Household Space and the Uncanny in a Carbon Footprint Ad

There's a very clever, subtle PSA promoting awareness of our carbon footprints, developed by the British agency AMV BBDO (the makers of the "Stop the Bullets" PSA mentioned in my last blog post). The new ad, Footprints, shows a series of scenes in which each person leaves behind gooey footprints of dark petroleum. The ad ends with a child's voiceover, "You have a carbon footprint which contributes to climate change. To discover yours and how to reduce it visit uk/ACTonCO2"

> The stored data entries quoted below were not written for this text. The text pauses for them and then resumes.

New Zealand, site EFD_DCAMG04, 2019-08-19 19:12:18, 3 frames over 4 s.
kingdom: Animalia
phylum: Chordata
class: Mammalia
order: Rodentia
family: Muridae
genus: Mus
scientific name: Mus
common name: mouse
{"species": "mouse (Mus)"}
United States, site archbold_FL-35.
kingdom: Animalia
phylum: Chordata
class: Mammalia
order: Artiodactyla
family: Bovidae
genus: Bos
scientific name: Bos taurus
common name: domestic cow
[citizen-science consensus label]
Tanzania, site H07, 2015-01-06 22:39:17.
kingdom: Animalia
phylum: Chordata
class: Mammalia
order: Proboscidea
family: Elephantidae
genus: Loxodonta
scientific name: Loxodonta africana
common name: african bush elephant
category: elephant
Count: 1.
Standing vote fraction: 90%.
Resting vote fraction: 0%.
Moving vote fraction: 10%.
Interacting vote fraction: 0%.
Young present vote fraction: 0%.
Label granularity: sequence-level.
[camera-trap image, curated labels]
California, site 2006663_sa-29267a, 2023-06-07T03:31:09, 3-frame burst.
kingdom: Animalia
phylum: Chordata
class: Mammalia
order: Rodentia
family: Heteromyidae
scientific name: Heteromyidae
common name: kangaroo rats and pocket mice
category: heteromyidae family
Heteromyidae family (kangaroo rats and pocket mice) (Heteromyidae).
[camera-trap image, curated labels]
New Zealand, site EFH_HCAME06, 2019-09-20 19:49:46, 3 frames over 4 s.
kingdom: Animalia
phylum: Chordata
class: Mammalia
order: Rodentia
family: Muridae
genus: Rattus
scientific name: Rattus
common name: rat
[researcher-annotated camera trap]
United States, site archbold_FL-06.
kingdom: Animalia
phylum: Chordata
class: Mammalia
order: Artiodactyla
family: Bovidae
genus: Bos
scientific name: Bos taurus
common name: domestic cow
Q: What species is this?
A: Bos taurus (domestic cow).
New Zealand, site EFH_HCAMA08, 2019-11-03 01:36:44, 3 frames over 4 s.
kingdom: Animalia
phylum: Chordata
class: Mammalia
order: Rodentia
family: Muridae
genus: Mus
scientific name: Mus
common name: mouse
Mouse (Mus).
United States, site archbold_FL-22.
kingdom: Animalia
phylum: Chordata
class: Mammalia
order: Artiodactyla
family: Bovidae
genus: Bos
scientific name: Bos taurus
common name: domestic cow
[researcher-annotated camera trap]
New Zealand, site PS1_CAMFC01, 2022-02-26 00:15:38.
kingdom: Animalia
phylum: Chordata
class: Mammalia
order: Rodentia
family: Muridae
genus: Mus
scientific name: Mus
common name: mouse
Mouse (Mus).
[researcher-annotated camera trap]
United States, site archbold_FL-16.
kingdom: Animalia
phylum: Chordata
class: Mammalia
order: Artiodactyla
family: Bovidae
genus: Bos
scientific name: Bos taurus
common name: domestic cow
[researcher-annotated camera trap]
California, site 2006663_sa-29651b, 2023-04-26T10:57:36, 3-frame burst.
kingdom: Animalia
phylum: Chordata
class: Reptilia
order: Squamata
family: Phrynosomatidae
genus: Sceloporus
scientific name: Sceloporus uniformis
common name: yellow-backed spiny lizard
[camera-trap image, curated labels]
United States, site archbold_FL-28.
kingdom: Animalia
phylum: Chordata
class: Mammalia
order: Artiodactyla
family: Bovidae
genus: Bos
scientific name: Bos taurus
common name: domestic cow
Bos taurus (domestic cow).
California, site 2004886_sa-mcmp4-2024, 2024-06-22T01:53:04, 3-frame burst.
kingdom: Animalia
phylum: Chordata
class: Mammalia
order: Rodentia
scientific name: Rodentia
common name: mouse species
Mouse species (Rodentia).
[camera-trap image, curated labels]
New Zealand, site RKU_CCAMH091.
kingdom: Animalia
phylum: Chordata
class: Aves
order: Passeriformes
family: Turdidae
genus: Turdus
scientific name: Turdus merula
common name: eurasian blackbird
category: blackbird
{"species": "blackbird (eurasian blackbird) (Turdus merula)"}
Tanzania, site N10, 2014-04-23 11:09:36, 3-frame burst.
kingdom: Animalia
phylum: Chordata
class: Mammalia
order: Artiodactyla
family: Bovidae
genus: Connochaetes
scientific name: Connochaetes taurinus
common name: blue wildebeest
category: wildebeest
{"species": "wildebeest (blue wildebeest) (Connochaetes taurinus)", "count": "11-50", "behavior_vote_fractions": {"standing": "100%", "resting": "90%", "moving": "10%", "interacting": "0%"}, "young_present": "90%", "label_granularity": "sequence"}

I'm especially interested in how the ad makes use of interior, domestic space. The opening shot is of an outdoor lamp illuminating a jovial party scene on a patio; a man leaves his affectionate companions and walks indoors, leaving the dark footprints behind him; a mother does laundry walking past her baby on the floor; a mother and daughter leave their car in the garage as they enter the house; children race around, leaving video games on an unattended computer monitor; a man gets out of a bathtub; friends lounge around a refrigerator's open door. So here, in contrast to most representations, carbon footprints are not presented as the products of vast factories or machines, but rather of individual persons, pointedly emphasizing individual responsibility at the level of the household.

This emphasis on domestic space is reinforced by the soundtrack, the opening lyrics of the 1969 song,"Shangri-la," by Ray Davies of the Kinks: "Now that you've find you've found your paradise/This is your kingdom to command/Your can go outside a polish your car/or sit by your fire in your Shangri-la..." The lyrics are loosely keyed to the images on screen ("polish your car" is tied to the scene of a mother and daughter getting out of a car; "sit by the fire" is linked to the scene of a lit computer screen, the modern equivalent of the fireplace)

The later lyrics of the original song (not in the ad) are considerably darker than the opening, indicating that the protagonist Arthur is trappped in a deeply alienating existence, with no way out. So inasmuch as memories of the original song might linger on among some of the audience, might the ad be read as an implicit critique of the bourgeois sensibility?

Watching the ad, I find myself thinking of Freud's famous observation that there is nothing more uncanny (Unheimliche, un-home-like) than the Home-like (Das Heimliche). In the seemingly familiar, comfortable environment of their home, there lurks a disturbing trace of the repressed, of all that which we would prefer to forget.